Rocky Horror bombed when it came out, but it gradually found a second life in the Midnight Movie circuit as fans would return to see it again and again each week. The tradition of callbacks—a second ever-changing meta-script that the audience shouts back at the screen—developed in the Village at the Waverly (now IFC Center) and was popularized by fans like Piro. Gay kids, cross-dressers and other outsiders loved the campy homage to B-movies, which starred a seductive, gender-bending Tim Curry as Dr. Frank N. Furter.
Being gay or any kind of sexual outsider in 2015 isn't exactly the same as it was in 1975—we now have former Disney stars shrugging off gender labels. But there are still scores of new, young fans craving the welcoming and weird space of fandom.
Sarah de Ugarte, a 20-year-old New Yorker, says the movie and the community was a revelation for her as an 18-year-old in high school who hadn't realized she wasn't straight: "It's a fucking gay movie."

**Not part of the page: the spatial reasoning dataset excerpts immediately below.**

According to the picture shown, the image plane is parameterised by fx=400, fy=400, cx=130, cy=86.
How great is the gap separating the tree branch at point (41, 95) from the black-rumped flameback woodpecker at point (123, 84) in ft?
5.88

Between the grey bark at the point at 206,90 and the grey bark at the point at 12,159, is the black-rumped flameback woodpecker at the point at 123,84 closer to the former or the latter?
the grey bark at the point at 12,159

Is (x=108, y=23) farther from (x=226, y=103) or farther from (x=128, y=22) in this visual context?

She met her current girlfriend, 24-year-old Val Humphrey, at her first Rocky after-party. Humphrey says she truly found her calling doing "double drag" with a punk rock twist. She loves dressing up as a man dressing up as a woman and keeping the audience guessing about her gender: "Playing Frank taught me a lot about me and my sexuality."
While many fans found an escape from their lives in the Rocky community, others were inducted into it by their family. John and Daria Chasse, a couple in their early 50s from New Jersey, started going to Home of Happiness in 2006 after John had a pulmonary embolism. The medical scare made him think about the things that he wanted to introduce his kids to more urgently. He and his wife started bringing their 11-year-old daughter and 13-year-old son along to shows. Daria says it's a tradition they continued as their kids are grown up, "This has brought the family together."
This weekend is a unique one for the tight-knit Rocky community, and attendees compare it to a family reunion. And since it's the 40th anniversary, the convention has been able to land key members of the main cast, including Barry Bostwick (Brad), Patricia Quinn (Magenta), and Little Nell (Columbia).
At Rocky Horror shadowcast performances, there's already very little distinction between the performers and the audience and that held true even with the appearance of the original cast. A meet-and-greet with the cast at the convention last night felt more like a boozy, flirty high-school theater cast after-party than, say, Comic Con.
Peter Michael Schepper, a 50-year-old New York artist who goes by the name PMS, told the story of seeing the film for the first time as a 13-year-old in Texas in 1979. He turned to Bostwick to describe what a revelatory moment it was as a young gay teen "when I saw you in your underwear..."
Bostwick says he hears stories like Schepper's all the time and admires the way fans have kept the movie alive. For fans, Rocky is "when they found their voice, when they found acceptance, when they came out of their shell." Bostwick adds, "I can't get enough of that."
Fans say it's a little hard to explain the phenomenon until you've experienced a raucous, midnight screening first-hand and the inevitable raucous, late-night after-party. Jessica Dobratz, 34, of Wisconsin says, "Don't knock it 'til you try it."
And if you do want to try it, there are still tickets available tonight for an all-star shadowcast performance that features cast members from all around the country.
Rocky Horror Picture Show will be screening at The Ziegfeld Theater at 141 West 54th Street tonight at midnight. An all-star shadowcast will be performing, and original cast members Barry Bostwick (Brad), Patricia Quinn (Magenta), and Little Nell (Columbia) will be at the pre-show. Tickets are $20. Doors open at 11 p.m. (Tickets are sold out for the rest of the convention.)